- _Task requirements_: Find each line below that contains the string "shorts", with uppercase and lowercase letters counting as different, and copy out every such line.

(Records from a collection)
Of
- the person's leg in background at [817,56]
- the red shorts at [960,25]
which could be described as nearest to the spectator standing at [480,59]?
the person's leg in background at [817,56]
==
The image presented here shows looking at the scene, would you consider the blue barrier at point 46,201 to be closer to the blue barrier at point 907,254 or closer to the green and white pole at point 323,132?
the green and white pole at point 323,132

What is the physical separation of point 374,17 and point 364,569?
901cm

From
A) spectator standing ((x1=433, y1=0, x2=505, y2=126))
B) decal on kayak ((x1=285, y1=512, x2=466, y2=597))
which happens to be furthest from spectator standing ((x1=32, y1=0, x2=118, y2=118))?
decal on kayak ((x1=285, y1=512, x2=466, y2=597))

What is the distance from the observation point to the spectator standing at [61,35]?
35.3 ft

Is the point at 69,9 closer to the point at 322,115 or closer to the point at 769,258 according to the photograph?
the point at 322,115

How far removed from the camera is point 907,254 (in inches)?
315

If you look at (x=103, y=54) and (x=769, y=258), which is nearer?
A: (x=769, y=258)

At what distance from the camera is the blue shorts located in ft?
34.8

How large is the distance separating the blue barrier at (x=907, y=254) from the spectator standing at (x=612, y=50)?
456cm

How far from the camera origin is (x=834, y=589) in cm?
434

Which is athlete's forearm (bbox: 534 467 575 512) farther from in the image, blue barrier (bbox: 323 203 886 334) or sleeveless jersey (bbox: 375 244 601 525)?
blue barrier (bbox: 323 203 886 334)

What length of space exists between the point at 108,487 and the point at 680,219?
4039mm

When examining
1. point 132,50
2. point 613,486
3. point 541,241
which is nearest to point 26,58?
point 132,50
* * *
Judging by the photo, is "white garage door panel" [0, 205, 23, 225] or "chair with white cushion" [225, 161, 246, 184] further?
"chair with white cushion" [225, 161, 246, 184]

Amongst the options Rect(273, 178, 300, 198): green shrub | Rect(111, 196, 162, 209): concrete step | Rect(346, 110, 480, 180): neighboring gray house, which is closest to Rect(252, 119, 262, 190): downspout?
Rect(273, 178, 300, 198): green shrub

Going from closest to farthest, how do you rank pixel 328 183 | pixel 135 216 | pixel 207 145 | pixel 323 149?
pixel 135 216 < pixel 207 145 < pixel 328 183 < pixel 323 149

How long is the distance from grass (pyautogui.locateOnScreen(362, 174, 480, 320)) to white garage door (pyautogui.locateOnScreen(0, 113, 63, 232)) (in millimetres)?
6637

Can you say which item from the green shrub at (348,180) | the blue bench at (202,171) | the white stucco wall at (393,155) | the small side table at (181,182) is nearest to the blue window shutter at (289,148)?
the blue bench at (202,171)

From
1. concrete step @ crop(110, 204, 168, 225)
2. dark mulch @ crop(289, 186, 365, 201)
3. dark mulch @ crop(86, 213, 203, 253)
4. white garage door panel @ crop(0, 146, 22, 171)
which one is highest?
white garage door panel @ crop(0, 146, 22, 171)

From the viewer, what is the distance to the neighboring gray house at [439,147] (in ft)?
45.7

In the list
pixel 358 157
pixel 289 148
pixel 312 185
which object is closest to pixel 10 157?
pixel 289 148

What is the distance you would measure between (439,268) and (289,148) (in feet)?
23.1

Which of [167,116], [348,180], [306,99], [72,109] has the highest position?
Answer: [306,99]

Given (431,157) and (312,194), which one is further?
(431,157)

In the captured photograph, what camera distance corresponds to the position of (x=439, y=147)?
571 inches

- _Written solution_:
- the red shorts at [960,25]
At what distance from the camera is the blue shorts located in ft?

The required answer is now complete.